Personal View site logo
Sound mixing, and matching tracks recorded in different ways
  • I'm finalizing a video project, and there's a big issue with our sound recordings.

    Here's the background. While shooting, we obviously got camera mike sound for all takes. But we'd rented and used a couple of shotgun mikes with a Tascam recorder for many scenes, and the sound we got from those is marvelous. Obviously, my question is about making the camera mike tracks sound a bit more like the fuller, shotgun-mike tracks. Or vice versa, if that's what's needed.

    I'm not much of a sound person, so I'd have to understand the principles involved, and then learn to use the Premiere Pro or Audition tools to accomplish the job. Can anyone point me to some good tutorials that might help?

  • 37 Replies sorted by
  • @Brian_siano the first thing I would do is find a take that you have both shotgun and camera audio and put them in the same audio editing program. Play them side by side and switch between the two. This will let you hear what the differences are so that you can try to match the camera audio to the shotgun audio or vice versa. Once you can identify the differences then you can find plugins to do things like reduce ambience /reverb, reduce noice, adjust the tonal balance, adjust the volume level. I would look at Izotope RX 6 audio and see which version you need to solve the problems you are trying to correct. They have a 10 day trial period, so maybe you could get all the audio repair done in the demo timeframe and not have to purchase anything. If not, by the end of the demo you would know whether it is a tool you will want to have access to indefinitely. The other recommendation is to not just work on headphones but play it in your room through speakers as well. And to you original question, Izotope has a number of tutorials here:

    I don't work for Izotope, but own and use their products, so I am confident that they offer some good tools for your application.

  • Yikes...
    If it's dialog, it will be tough, but you want to look at physical modelling to get both sounds to sound like a common denominator. I would start with fine tuning the EQ so the wave forms match, then add some ambience, convolution or reverb to try to thicken the cam mic to match the real mics. You are going to need some NR as well. You will need super short reverb, and, even then, it may not work.
    Camera mics use heavy compression, so you can experiment with overdriving the compression on the good mics to get them to sound a bit closer to the cam mics. You can also add a bit of noise as you are adding compression as cam mics drive up the noise floor. If you have the option to pan, try narrow panning the good mics as the cam mics will be narrow unless there is some weird surround thing going on, like with Sony. You can also invert one of the channels which is going to add some cheese, if you you want that, if you can't get it narrow enough.
    A lot of convolution programs have "rooms" or spaces. You can put both types of audio into the same space, to try to make them sound more similar. Again, don't use a long tail, work with the density.

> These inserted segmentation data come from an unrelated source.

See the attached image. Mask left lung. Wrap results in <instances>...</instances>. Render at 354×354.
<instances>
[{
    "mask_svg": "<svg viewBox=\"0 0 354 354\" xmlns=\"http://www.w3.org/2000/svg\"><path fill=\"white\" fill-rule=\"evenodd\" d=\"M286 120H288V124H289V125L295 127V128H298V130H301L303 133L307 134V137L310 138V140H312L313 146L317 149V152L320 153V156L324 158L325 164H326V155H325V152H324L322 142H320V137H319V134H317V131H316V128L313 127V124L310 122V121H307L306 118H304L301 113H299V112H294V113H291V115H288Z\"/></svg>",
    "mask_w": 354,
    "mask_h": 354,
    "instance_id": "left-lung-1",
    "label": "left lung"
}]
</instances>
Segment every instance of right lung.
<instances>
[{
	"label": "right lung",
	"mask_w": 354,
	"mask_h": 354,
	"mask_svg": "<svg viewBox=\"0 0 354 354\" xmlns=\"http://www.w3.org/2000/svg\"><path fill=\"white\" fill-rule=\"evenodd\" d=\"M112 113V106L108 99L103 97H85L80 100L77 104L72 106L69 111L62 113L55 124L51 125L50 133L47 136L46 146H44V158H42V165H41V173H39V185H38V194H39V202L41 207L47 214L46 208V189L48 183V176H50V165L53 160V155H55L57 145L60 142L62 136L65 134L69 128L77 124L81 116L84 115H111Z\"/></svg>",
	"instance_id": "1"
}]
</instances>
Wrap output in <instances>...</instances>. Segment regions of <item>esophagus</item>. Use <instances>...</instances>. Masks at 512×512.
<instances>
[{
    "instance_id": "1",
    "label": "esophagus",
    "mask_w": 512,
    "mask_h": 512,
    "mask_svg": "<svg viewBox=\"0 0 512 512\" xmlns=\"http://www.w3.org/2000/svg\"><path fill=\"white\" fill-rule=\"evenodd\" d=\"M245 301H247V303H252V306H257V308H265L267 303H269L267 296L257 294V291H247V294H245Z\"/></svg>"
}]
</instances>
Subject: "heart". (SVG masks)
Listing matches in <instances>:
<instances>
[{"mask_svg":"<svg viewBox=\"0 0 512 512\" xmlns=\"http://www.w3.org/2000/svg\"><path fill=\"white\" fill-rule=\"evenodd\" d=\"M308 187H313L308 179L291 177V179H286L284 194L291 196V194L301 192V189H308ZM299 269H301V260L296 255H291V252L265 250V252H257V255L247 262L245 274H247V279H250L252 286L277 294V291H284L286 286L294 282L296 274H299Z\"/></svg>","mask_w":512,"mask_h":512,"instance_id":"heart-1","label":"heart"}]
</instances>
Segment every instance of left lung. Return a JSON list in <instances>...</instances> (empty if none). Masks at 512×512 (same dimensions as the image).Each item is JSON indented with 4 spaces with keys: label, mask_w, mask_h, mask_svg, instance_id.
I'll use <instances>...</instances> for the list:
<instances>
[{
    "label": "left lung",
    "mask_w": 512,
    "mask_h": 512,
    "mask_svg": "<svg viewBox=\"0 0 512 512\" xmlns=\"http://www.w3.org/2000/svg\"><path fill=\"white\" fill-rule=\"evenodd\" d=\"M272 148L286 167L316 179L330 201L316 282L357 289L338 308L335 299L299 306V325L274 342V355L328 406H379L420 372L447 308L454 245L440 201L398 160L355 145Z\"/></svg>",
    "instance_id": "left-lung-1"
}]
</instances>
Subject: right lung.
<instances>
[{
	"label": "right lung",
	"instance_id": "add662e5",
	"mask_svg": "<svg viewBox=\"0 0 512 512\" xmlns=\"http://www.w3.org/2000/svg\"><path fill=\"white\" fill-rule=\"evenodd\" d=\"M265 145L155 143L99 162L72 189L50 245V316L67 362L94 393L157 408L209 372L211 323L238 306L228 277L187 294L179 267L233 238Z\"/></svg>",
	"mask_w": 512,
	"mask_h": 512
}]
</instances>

  • I got a lot to learn, then. But I do have a question that might be answered quickly. Is there some way I could add some bass or low-end resonance to a fairly tinny audio track? Not room echo or ambience, but some "bottom?" (And if so, what tool in PP or Audition would be best for this?)

  • Can try

    I mean if you want something other than EQ.

  • if you use adobe audition's studio reverb with bare minimum settings to only affect 200hz and below, it will make cheap mics sound like senn 416 because its adding microscopic reverb to only the very low freqs. do that after a basic parametric equalize('D' shape raise 30hz, 95hz 2.5db, raise 972hz 4.5db, raise 1306hz 4db, lower the 10k freqs). and finally, multiband compression will bring out freqs more evenly. that is always the last step.

  • @hardimpact Thanks. I'll give that a try, and I hope I can learn to understand it.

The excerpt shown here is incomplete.